A maior Big Tech — aliada à maior Big Pharma.
A Nvidia e Eli Lilly vão investir US$ 1 bilhão para construir e operar conjuntamente um novo laboratório que vai usar a inteligência artificial para desenvolver novos remédios.
As empresas vão unir forças e reunir uma equipe multidisciplinar de cientistas e pesquisadores de AI para investigar as áreas “mais complexas na descoberta de medicamentos,” as empresas disseram hoje durante a JP Morgan Health Conference, em São Francisco.
Ainda segundo as empresas, a ambição será a entrega de um projeto pioneiro em robótica e AI física para acelerar a produção de fármacos. As instalações ficarão no Vale do Silício, Califórnia.

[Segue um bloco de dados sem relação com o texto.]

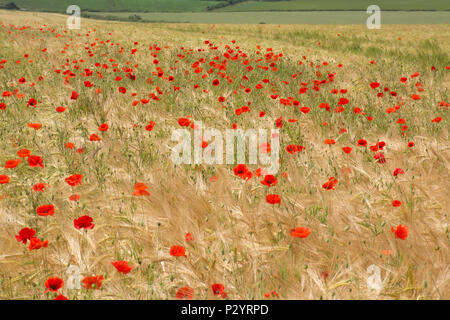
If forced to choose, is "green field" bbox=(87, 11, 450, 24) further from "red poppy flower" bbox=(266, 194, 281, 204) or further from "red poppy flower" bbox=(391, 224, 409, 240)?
"red poppy flower" bbox=(266, 194, 281, 204)

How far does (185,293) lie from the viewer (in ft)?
4.15

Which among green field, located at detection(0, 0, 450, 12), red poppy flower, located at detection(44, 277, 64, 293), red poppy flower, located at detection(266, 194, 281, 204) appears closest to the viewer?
red poppy flower, located at detection(44, 277, 64, 293)

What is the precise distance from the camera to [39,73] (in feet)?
16.3

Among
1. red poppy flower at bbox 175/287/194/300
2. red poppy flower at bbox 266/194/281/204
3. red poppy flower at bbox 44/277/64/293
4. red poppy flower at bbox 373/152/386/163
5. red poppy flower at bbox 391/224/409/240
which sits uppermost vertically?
red poppy flower at bbox 373/152/386/163

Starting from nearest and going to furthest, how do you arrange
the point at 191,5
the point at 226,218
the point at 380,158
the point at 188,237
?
the point at 188,237
the point at 226,218
the point at 380,158
the point at 191,5

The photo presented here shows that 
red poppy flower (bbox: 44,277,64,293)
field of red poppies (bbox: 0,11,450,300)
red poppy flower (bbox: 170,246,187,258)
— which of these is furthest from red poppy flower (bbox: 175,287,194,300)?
red poppy flower (bbox: 44,277,64,293)

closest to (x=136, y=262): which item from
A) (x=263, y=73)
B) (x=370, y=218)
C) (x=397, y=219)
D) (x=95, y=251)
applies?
(x=95, y=251)

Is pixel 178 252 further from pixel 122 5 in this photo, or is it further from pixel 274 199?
pixel 122 5

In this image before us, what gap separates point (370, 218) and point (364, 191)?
257 millimetres

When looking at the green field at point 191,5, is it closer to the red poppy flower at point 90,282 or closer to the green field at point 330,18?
the green field at point 330,18

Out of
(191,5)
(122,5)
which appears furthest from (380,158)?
(122,5)

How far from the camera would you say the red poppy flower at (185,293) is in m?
1.25

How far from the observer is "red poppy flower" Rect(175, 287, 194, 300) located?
49.3 inches
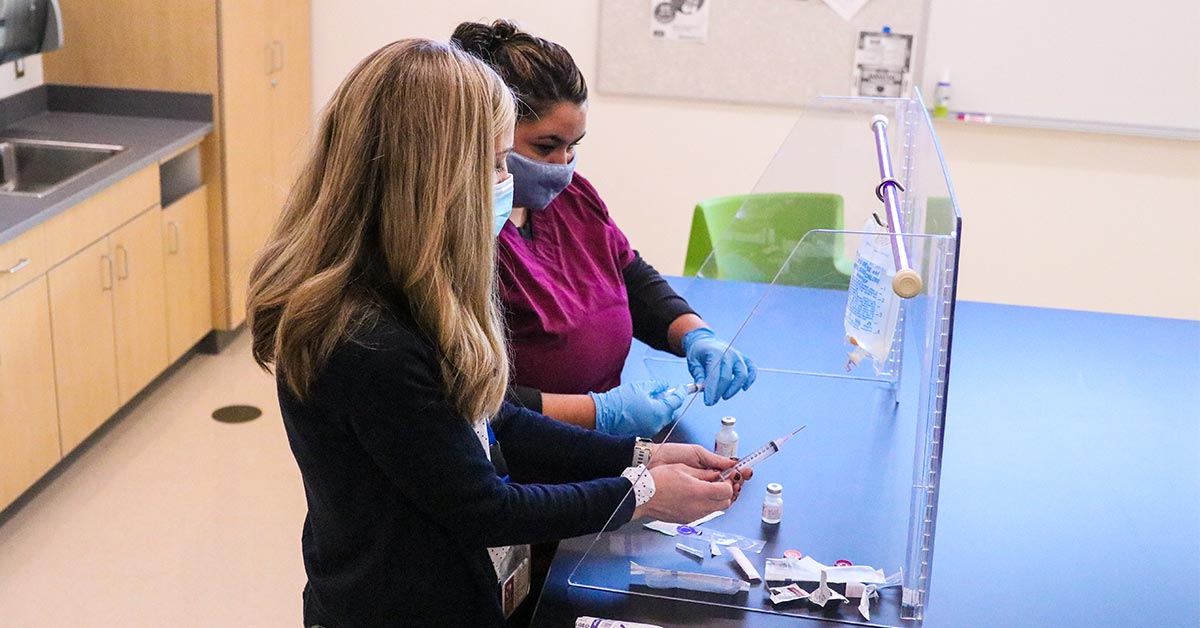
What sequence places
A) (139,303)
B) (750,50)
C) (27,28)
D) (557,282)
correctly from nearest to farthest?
(557,282), (27,28), (139,303), (750,50)

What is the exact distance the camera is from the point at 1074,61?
14.3 feet

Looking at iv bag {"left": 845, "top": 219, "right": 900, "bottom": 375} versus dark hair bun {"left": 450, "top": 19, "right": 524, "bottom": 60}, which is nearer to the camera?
iv bag {"left": 845, "top": 219, "right": 900, "bottom": 375}

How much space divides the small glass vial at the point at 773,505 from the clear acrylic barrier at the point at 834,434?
10 mm

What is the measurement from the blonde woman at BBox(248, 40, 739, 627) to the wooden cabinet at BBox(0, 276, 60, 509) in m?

Sem detalhar a parcela de cada uma no empreendimento, o comunicado diz que as duas investirão conjuntamente até US$ 1 bilhão em talentos, infraestrutura e poder computacional ao longo de cinco anos.
“A AI está transformando todos os setores, e seu impacto mais profundo será nas ciências da vida,” disse Jensen Huang, o cofundador e CEO da Nvidia.
Segundo a Nvidia, o laboratório possibilitará experimentos assistidos por AI e trabalhará ininterruptamente, sete dias por semana. A arquitetura foi pensada para que a geração de dados e o desenvolvimento de modelos consigam ‘conversar’ e se aprimorar continuamente.
A AI vem sendo apontada como a nova fronteira da pesquisa em biotecnologia, acelerando dramaticamente pesquisas que até pouco tempo atrás levavam décadas de trabalho no laboratório.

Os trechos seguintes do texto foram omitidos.